Make Time for the Future

Marketing departments are so absorbed with meeting deadlines and producing day-to-day deliverables that it is often hard to step back and plan for the future needs. By streamlining their department’s processes, marketing professionals have freed up time for staff to keep up with the latest trends, be more creative, and participate in more educational opportunities.

Patricia Jaraicie, CAE, director of marketing and communications for IEEE’s Communications Society, suggests planning, mapping, and starting out small. Her organization started out with Trello and now uses Smartsheet for project management. Zapier, she says, “has been a lifesaver to trigger actions on different platforms.” Jaraicie adds that it is important to revisit the effectiveness of the selected processes every three months to identify opportunities for improvement.

Shari Rager, MS, CAE, deputy director of the American Medical Writers Association, says identifying the root cause of a project-management issue is necessary to identifying the best solution. In serving professional writers, her organization requires several eyes on a product or publication before it goes public. “Having clear policies in place to determine who needs to be involved, how to handle suggested edits, and ultimately finalize the product was more important than which tools we used,” she says.

It also is important to build training funds into the budget and tie professional development to annual performance goals. “The ROI for associations is in the follow-up,” says Susan Young, CEO of Get in Front Communications, Inc.Use short video 'lunch and learns,' email dashboards, and short phone calls so that you easily collaborate and measure progress. This strategy makes a huge impact and allows organizations to measure what has been implemented.”
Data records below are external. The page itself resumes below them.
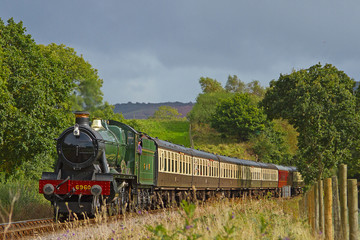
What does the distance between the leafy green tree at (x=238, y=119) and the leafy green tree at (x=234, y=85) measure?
140ft

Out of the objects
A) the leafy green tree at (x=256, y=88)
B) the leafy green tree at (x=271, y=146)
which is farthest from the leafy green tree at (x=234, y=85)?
the leafy green tree at (x=271, y=146)

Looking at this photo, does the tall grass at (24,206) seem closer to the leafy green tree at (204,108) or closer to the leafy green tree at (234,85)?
the leafy green tree at (204,108)

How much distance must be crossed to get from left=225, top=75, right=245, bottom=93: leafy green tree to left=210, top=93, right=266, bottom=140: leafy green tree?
4276cm

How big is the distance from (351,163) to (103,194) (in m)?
32.8

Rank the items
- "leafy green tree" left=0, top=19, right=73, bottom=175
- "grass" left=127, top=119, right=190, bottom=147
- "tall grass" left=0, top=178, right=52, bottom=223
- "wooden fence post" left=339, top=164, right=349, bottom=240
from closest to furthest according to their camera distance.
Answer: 1. "wooden fence post" left=339, top=164, right=349, bottom=240
2. "tall grass" left=0, top=178, right=52, bottom=223
3. "leafy green tree" left=0, top=19, right=73, bottom=175
4. "grass" left=127, top=119, right=190, bottom=147

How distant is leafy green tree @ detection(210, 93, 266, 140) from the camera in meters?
84.1

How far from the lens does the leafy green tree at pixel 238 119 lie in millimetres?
84062

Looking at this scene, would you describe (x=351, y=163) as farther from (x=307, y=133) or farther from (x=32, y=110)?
(x=32, y=110)

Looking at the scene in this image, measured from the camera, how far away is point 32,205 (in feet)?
64.7

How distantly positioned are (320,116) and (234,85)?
322ft

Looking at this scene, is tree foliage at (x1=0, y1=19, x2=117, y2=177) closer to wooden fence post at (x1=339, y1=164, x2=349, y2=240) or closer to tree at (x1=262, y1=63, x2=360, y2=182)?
tree at (x1=262, y1=63, x2=360, y2=182)

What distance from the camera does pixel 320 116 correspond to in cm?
3356

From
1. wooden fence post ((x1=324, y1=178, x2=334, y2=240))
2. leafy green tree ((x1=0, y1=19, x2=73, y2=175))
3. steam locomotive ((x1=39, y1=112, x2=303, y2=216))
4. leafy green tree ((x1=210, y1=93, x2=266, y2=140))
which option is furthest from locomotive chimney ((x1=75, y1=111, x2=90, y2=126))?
leafy green tree ((x1=210, y1=93, x2=266, y2=140))

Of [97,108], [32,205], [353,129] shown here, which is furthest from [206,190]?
[97,108]
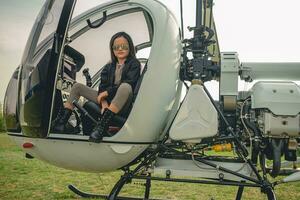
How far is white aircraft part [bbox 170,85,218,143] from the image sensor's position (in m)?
2.98

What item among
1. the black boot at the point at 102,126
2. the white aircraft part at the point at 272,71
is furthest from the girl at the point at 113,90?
the white aircraft part at the point at 272,71

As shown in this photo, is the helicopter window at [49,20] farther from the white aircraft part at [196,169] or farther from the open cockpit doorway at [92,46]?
the white aircraft part at [196,169]

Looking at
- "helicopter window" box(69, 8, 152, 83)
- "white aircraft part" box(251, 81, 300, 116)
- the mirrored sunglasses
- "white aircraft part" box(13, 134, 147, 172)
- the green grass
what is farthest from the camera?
the green grass

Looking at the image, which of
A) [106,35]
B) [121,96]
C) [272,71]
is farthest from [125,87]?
[106,35]

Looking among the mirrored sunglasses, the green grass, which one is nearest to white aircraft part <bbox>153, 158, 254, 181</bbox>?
the mirrored sunglasses

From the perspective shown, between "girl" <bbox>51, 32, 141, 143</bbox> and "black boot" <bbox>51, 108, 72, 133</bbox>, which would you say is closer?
"girl" <bbox>51, 32, 141, 143</bbox>

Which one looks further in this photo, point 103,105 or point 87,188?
point 87,188

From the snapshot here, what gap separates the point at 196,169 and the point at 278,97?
101cm

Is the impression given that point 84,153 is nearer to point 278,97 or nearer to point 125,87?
point 125,87

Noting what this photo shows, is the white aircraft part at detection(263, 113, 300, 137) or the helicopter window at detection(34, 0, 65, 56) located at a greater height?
the helicopter window at detection(34, 0, 65, 56)

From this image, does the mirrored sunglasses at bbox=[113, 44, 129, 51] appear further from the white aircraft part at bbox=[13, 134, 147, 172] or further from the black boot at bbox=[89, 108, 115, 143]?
the white aircraft part at bbox=[13, 134, 147, 172]

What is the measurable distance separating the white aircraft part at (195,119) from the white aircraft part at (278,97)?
437 mm

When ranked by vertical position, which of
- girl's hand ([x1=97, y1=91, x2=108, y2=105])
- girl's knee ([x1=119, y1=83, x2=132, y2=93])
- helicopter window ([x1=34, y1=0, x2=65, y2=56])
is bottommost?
girl's hand ([x1=97, y1=91, x2=108, y2=105])

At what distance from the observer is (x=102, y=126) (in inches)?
115
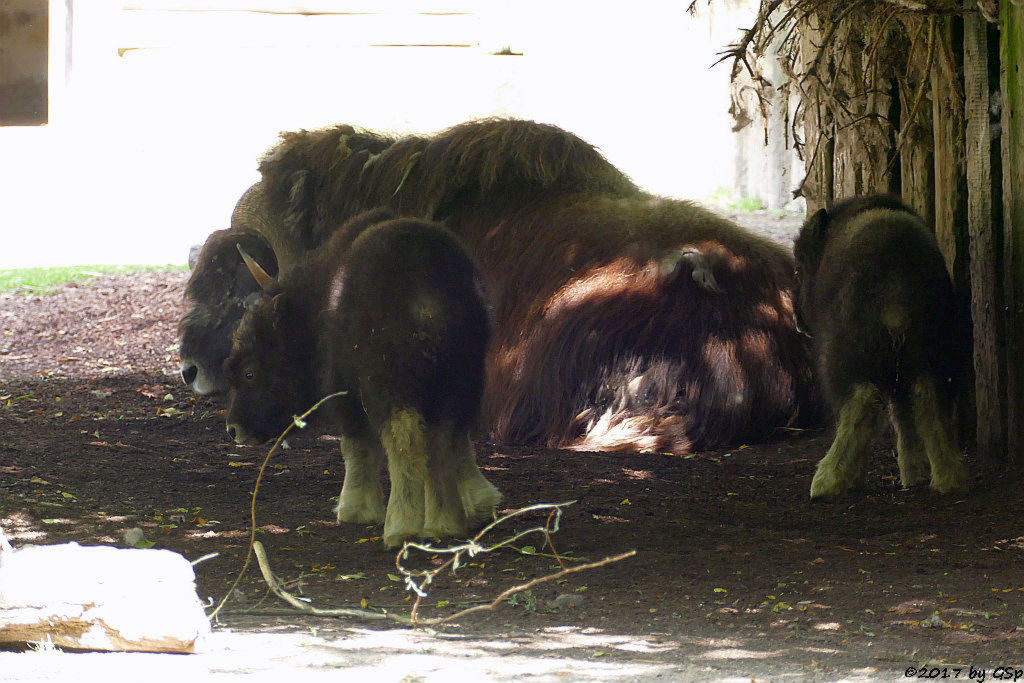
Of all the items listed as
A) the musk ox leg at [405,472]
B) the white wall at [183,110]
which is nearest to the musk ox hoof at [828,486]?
the musk ox leg at [405,472]

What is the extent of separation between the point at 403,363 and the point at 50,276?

Assembling a team with the skills to meet your association’s needs has always been a priority. While COVID-19 knocked the world off its axis, it was an important reminder to plan for what our organizations will need in the future and to hire and develop those with the right mix of digital acumen, innovation, creativity and adaptability to take us there.


Charlotte R. Perham

Charlotte R. Perham is vice president of communications and marketing at the Plumbing-Heating-Cooling Contractors—National Association in Falls Church, Virginia, and a member of ASAE’s Marketing Professionals Advisory Council.